Судя по всему, бандитов он совершенно не боялся. В то время как в Ведено или в Центорое сутками находились отряды боевиков в количестве по сто-двести голов, которые за ночь полностью вырезали семьи лояльных к федералам администраций и простых людей, он совершенно спокойно ездил там по своим мелкокоммерческим делам. Когда похищали людей, его не трогали. Вполне может статься, что в этом сыграло свою роль именно куначество.
Были моменты любопытных расспросов на такую тему, но Джамал все сводил к тому (совершенно без стыдобы), что ему это до… лампочки и никаких лютых бандитов для него просто не существует. Но вполне может быть иначе: человек либо устал от войны, либо привык ко всему этому бардаку, или просто попивает, чтобы быть похрабрее. Кто его знает? Чужая душа – потемки. Кромешная тьма.
Воспринимался он всеми бойцами уже как неотъемлемая часть пейзажа – Джамал ну и Джамал. Но относились все-таки к нему в неких пределах не бросающейся в глаза осторожности и здравого недоверия.
Очень интересный человек был этот Джамал. Ну вот, к примеру, какому мужику придут в голову следующие рассуждения?
На речке, возле разрушенного моста на краю селения, отряд набирает воду. Двое бойцов суетятся в кузове с водяным насосом. Человек десять рассредоточились для прикрытия трудового процесса в прилегающей рощице, и их не видно.

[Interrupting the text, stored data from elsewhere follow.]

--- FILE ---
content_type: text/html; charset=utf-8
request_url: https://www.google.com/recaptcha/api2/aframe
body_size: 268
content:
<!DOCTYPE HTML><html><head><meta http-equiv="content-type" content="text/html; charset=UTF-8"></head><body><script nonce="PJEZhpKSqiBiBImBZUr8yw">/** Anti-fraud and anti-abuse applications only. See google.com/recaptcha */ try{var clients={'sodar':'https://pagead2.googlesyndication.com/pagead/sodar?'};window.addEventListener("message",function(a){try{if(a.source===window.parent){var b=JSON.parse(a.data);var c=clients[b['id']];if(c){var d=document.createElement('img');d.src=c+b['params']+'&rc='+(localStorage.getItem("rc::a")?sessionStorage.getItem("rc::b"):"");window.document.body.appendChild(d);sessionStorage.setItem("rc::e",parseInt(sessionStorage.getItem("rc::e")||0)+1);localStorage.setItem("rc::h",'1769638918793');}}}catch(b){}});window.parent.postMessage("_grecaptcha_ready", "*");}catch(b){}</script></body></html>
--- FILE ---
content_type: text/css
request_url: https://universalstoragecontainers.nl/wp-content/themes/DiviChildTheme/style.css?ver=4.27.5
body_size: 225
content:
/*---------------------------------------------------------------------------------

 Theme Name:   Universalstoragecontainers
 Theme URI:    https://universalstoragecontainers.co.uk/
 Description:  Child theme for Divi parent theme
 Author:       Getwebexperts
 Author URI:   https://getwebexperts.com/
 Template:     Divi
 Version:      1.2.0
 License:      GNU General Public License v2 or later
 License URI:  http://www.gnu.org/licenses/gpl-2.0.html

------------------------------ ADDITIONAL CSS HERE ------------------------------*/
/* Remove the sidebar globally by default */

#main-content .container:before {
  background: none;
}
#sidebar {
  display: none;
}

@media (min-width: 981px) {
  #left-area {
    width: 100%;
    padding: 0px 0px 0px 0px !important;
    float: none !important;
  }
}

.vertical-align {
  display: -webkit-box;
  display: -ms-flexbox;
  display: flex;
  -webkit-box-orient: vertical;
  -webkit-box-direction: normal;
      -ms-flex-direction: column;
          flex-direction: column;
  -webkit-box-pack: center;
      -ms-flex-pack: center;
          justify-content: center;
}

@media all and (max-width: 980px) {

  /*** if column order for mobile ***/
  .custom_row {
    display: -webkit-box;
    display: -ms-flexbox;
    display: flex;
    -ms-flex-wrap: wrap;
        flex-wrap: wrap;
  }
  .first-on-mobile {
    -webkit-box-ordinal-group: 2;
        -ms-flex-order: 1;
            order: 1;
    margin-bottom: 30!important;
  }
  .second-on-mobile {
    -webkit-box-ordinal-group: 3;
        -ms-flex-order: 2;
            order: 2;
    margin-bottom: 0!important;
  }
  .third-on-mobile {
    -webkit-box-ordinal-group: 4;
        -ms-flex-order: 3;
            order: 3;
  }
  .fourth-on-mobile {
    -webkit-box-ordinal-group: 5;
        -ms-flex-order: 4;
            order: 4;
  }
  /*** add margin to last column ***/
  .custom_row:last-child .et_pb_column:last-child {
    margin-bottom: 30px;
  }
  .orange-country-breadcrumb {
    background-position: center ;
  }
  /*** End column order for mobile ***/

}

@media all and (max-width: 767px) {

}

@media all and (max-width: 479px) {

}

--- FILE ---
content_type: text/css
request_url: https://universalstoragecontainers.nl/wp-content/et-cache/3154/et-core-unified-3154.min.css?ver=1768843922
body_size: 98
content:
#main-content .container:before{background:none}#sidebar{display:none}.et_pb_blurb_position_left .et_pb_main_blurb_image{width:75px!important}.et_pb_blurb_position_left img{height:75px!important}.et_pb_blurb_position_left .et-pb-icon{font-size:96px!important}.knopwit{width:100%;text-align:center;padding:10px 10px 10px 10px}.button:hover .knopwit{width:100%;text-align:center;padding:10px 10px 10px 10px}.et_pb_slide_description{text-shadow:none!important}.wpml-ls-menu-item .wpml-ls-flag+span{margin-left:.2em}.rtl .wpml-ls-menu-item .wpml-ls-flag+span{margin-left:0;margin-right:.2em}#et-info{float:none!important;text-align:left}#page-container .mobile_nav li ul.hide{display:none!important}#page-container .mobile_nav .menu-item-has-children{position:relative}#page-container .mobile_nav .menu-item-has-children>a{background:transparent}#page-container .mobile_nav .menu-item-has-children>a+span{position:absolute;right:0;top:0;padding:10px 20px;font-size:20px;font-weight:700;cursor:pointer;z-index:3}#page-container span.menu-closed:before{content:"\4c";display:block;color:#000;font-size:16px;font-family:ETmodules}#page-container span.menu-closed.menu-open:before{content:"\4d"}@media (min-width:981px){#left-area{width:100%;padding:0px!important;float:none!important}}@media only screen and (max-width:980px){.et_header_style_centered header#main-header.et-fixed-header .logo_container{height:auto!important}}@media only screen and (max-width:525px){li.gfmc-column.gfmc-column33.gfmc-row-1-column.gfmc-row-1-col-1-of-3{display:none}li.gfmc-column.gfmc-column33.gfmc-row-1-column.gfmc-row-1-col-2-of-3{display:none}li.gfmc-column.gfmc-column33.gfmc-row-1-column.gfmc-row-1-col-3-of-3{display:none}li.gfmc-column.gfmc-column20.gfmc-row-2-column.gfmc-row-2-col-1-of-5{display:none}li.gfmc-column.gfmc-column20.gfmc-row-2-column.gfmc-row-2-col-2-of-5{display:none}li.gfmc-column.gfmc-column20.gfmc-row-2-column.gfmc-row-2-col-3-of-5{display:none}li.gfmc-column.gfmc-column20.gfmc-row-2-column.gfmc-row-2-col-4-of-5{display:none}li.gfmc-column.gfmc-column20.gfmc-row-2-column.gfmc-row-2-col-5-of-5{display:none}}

Герасимыч сидит на большом камне неподалеку от машины и бдительно любуется пейзажем с помощью автомата. Пока вода засасывается в цистерну, двое валяются на боковых скамейках вдоль завешанных бронежилетами бортов и вспоминают древние анекдоты. В поселок на огромной скорости вонзается Джамал на своем обляпанном грязью авто. Увидел знакомый «Урал» – не поленился, разбрызгивая колесами мелкие камни, резво, чуть ли не боком, игнорируя пологую объездную дорогу, съехал вниз по крутому склону:
– Здоров, якуты!
Над бортами возникли любопытные пошарпанные каски:
– Салям, дорогой!
– Здорово, братан!
Видя, что ничего интересного не происходит, каски исчезли.
Джамал встал рядом с Герасимычем, закурил. Посмотрел на бурлящий поток, полюбовался высокими скалами в ореоле белых облачков на фоне голубого неба, прислушался к упоительно сладкому пению птиц и спрашивает:
– Гаврила, а ты что, свою жену совсем не любишь, что ли?
Гавриле совершенно не до лирики – башка раскалывается «после вчерашнего». Да к тому же привыкший к бесконечным взаимным приколам своих соратников, ожидая розыгрыша, аккуратно прощупывает цели и поставленные вопросом задачи:
– Че к чему? Ну ваще-то, если бы голову погладила бы – вот это в самый раз… А что?
Выдувая тонюсенькую струйку дыма и внимательно ее изучая, горец серьезно отвечает:
– Да у нас говорят: «Кто сидит на холодном камне – жену не любит».
Через некоторое время смысл сказанного все-таки допер. Герасимыч, у которого еще не все потеряно, делая вид, что уже вполне отдохнул после тяжелого физического труда, встает, театрально потягивается, аж на носочки привстает:
– Да-а… Вот если бы моя сейчас еще и спинку почесала бы… – Кивает в сторону товарищей. – А то от энтих дождешьси.
Джамал, заразившись «спиновытягиванием», тоже изгибается. Даже в позвоночнике смачно хрустит:
– Вот это точно!
Постояли, доверительно по-мужицки помолчали. В голову Герасимыча, вконец измотанному без бабьих ласк, сентиментальным ужом вползает незабвенный образ дражайшей благоверной супруги, которая нежно массирует ему больную голову.
– А вот, Джамал, почему мужику всегда хочется, чтоб жена спинку чесала? – И с грохотом зашвыривает в кузов валявшееся рядом с ним ведро. Карканье птиц усиливается, слышатся неразборчивые упоминания какой-то матери.